### SUPPLIED DATA
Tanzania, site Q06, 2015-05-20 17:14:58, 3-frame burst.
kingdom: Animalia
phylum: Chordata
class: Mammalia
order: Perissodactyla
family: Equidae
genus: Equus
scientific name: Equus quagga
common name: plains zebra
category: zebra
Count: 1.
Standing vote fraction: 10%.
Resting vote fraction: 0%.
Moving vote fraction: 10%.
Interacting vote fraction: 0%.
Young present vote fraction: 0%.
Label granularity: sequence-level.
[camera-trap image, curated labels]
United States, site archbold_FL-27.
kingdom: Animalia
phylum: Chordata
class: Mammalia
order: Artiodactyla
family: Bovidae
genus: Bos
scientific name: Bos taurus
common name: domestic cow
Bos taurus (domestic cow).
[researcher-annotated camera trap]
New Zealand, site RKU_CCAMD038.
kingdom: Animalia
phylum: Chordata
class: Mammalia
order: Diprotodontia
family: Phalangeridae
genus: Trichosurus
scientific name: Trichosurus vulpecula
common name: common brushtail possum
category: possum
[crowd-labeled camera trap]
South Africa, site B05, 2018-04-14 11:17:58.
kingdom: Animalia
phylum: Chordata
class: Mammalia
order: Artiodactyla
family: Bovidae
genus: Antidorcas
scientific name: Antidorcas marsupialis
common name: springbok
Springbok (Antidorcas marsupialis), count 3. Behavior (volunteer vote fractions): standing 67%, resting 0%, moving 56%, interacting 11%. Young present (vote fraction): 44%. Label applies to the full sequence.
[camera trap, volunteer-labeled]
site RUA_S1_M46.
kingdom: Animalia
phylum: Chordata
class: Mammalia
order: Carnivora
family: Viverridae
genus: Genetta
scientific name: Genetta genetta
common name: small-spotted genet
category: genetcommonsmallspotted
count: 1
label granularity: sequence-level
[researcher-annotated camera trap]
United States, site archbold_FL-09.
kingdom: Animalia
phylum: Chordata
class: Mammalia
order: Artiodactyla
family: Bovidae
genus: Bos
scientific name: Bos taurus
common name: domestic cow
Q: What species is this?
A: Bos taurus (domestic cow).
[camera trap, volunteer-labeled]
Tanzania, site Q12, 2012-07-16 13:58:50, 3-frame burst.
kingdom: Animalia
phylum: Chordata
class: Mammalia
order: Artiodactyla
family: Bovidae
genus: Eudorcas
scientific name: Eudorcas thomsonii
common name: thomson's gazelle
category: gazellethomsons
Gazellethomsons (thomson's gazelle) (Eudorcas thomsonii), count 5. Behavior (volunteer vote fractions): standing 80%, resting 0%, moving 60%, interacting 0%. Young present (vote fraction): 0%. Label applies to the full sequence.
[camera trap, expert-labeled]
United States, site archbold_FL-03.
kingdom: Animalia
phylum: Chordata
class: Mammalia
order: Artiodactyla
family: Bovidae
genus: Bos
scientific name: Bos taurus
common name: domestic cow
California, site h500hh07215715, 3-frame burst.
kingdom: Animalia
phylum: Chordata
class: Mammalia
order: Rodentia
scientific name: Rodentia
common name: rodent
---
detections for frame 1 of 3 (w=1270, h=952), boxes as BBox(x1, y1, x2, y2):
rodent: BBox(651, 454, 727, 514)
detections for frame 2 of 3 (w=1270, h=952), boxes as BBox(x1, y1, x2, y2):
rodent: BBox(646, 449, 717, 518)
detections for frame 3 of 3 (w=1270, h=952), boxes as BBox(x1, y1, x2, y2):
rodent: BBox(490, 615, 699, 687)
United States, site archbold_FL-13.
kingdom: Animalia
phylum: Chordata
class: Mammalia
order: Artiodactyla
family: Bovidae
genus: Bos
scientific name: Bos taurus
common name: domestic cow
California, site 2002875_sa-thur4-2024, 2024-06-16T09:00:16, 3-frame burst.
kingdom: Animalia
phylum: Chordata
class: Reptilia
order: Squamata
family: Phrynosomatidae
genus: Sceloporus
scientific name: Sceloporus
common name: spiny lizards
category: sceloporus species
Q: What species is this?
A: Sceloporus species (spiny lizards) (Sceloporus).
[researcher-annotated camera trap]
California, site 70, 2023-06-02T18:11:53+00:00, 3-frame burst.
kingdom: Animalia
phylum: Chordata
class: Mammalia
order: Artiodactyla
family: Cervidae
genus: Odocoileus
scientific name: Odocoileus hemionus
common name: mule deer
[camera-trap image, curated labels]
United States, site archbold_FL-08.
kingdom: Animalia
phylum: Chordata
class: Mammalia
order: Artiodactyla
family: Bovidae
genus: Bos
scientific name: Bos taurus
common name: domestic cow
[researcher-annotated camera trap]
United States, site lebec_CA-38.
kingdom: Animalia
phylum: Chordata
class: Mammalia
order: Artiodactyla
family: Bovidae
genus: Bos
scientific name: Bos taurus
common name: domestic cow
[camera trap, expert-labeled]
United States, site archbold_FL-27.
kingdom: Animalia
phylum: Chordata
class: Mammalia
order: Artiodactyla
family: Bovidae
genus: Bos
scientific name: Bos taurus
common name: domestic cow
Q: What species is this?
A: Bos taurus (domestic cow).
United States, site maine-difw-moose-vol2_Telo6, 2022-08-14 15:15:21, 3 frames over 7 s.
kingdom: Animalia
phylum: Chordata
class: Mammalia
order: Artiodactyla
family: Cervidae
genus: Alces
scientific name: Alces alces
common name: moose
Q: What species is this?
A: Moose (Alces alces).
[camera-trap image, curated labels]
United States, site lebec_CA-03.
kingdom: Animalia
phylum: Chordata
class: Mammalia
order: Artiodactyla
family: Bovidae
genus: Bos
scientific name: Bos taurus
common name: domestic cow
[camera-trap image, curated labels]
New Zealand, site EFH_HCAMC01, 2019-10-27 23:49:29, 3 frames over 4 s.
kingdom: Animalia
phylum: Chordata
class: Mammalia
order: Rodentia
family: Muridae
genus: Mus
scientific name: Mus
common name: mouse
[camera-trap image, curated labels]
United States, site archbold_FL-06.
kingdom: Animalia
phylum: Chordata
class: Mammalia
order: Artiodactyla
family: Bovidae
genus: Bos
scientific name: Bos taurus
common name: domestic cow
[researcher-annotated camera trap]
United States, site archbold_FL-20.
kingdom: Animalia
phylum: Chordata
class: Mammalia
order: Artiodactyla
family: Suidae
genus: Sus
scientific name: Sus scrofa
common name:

### PROBLEM
The answer must be every record above, repeated exactly as written.

### YOUR SOLUTION
Tanzania, site Q06, 2015-05-20 17:14:58, 3-frame burst.
kingdom: Animalia
phylum: Chordata
class: Mammalia
order: Perissodactyla
family: Equidae
genus: Equus
scientific name: Equus quagga
common name: plains zebra
category: zebra
Count: 1.
Standing vote fraction: 10%.
Resting vote fraction: 0%.
Moving vote fraction: 10%.
Interacting vote fraction: 0%.
Young present vote fraction: 0%.
Label granularity: sequence-level.
[camera-trap image, curated labels]
United States, site archbold_FL-27.
kingdom: Animalia
phylum: Chordata
class: Mammalia
order: Artiodactyla
family: Bovidae
genus: Bos
scientific name: Bos taurus
common name: domestic cow
Bos taurus (domestic cow).
[researcher-annotated camera trap]
New Zealand, site RKU_CCAMD038.
kingdom: Animalia
phylum: Chordata
class: Mammalia
order: Diprotodontia
family: Phalangeridae
genus: Trichosurus
scientific name: Trichosurus vulpecula
common name: common brushtail possum
category: possum
[crowd-labeled camera trap]
South Africa, site B05, 2018-04-14 11:17:58.
kingdom: Animalia
phylum: Chordata
class: Mammalia
order: Artiodactyla
family: Bovidae
genus: Antidorcas
scientific name: Antidorcas marsupialis
common name: springbok
Springbok (Antidorcas marsupialis), count 3. Behavior (volunteer vote fractions): standing 67%, resting 0%, moving 56%, interacting 11%. Young present (vote fraction): 44%. Label applies to the full sequence.
[camera trap, volunteer-labeled]
site RUA_S1_M46.
kingdom: Animalia
phylum: Chordata
class: Mammalia
order: Carnivora
family: Viverridae
genus: Genetta
scientific name: Genetta genetta
common name: small-spotted genet
category: genetcommonsmallspotted
count: 1
label granularity: sequence-level
[researcher-annotated camera trap]
United States, site archbold_FL-09.
kingdom: Animalia
phylum: Chordata
class: Mammalia
order: Artiodactyla
family: Bovidae
genus: Bos
scientific name: Bos taurus
common name: domestic cow
Q: What species is this?
A: Bos taurus (domestic cow).
[camera trap, volunteer-labeled]
Tanzania, site Q12, 2012-07-16 13:58:50, 3-frame burst.
kingdom: Animalia
phylum: Chordata
class: Mammalia
order: Artiodactyla
family: Bovidae
genus: Eudorcas
scientific name: Eudorcas thomsonii
common name: thomson's gazelle
category: gazellethomsons
Gazellethomsons (thomson's gazelle) (Eudorcas thomsonii), count 5. Behavior (volunteer vote fractions): standing 80%, resting 0%, moving 60%, interacting 0%. Young present (vote fraction): 0%. Label applies to the full sequence.
[camera trap, expert-labeled]
United States, site archbold_FL-03.
kingdom: Animalia
phylum: Chordata
class: Mammalia
order: Artiodactyla
family: Bovidae
genus: Bos
scientific name: Bos taurus
common name: domestic cow
California, site h500hh07215715, 3-frame burst.
kingdom: Animalia
phylum: Chordata
class: Mammalia
order: Rodentia
scientific name: Rodentia
common name: rodent
---
detections for frame 1 of 3 (w=1270, h=952), boxes as BBox(x1, y1, x2, y2):
rodent: BBox(651, 454, 727, 514)
detections for frame 2 of 3 (w=1270, h=952), boxes as BBox(x1, y1, x2, y2):
rodent: BBox(646, 449, 717, 518)
detections for frame 3 of 3 (w=1270, h=952), boxes as BBox(x1, y1, x2, y2):
rodent: BBox(490, 615, 699, 687)
United States, site archbold_FL-13.
kingdom: Animalia
phylum: Chordata
class: Mammalia
order: Artiodactyla
family: Bovidae
genus: Bos
scientific name: Bos taurus
common name: domestic cow
California, site 2002875_sa-thur4-2024, 2024-06-16T09:00:16, 3-frame burst.
kingdom: Animalia
phylum: Chordata
class: Reptilia
order: Squamata
family: Phrynosomatidae
genus: Sceloporus
scientific name: Sceloporus
common name: spiny lizards
category: sceloporus species
Q: What species is this?
A: Sceloporus species (spiny lizards) (Sceloporus).
[researcher-annotated camera trap]
California, site 70, 2023-06-02T18:11:53+00:00, 3-frame burst.
kingdom: Animalia
phylum: Chordata
class: Mammalia
order: Artiodactyla
family: Cervidae
genus: Odocoileus
scientific name: Odocoileus hemionus
common name: mule deer
[camera-trap image, curated labels]
United States, site archbold_FL-08.
kingdom: Animalia
phylum: Chordata
class: Mammalia
order: Artiodactyla
family: Bovidae
genus: Bos
scientific name: Bos taurus
common name: domestic cow
[researcher-annotated camera trap]
United States, site lebec_CA-38.
kingdom: Animalia
phylum: Chordata
class: Mammalia
order: Artiodactyla
family: Bovidae
genus: Bos
scientific name: Bos taurus
common name: domestic cow
[camera trap, expert-labeled]
United States, site archbold_FL-27.
kingdom: Animalia
phylum: Chordata
class: Mammalia
order: Artiodactyla
family: Bovidae
genus: Bos
scientific name: Bos taurus
common name: domestic cow
Q: What species is this?
A: Bos taurus (domestic cow).
United States, site maine-difw-moose-vol2_Telo6, 2022-08-14 15:15:21, 3 frames over 7 s.
kingdom: Animalia
phylum: Chordata
class: Mammalia
order: Artiodactyla
family: Cervidae
genus: Alces
scientific name: Alces alces
common name: moose
Q: What species is this?
A: Moose (Alces alces).
[camera-trap image, curated labels]
United States, site lebec_CA-03.
kingdom: Animalia
phylum: Chordata
class: Mammalia
order: Artiodactyla
family: Bovidae
genus: Bos
scientific name: Bos taurus
common name: domestic cow
[camera-trap image, curated labels]
New Zealand, site EFH_HCAMC01, 2019-10-27 23:49:29, 3 frames over 4 s.
kingdom: Animalia
phylum: Chordata
class: Mammalia
order: Rodentia
family: Muridae
genus: Mus
scientific name: Mus
common name: mouse
[camera-trap image, curated labels]
United States, site archbold_FL-06.
kingdom: Animalia
phylum: Chordata
class: Mammalia
order: Artiodactyla
family: Bovidae
genus: Bos
scientific name: Bos taurus
common name: domestic cow
[researcher-annotated camera trap]
United States, site archbold_FL-20.
kingdom: Animalia
phylum: Chordata
class: Mammalia
order: Artiodactyla
family: Suidae
genus: Sus
scientific name: Sus scrofa
common name:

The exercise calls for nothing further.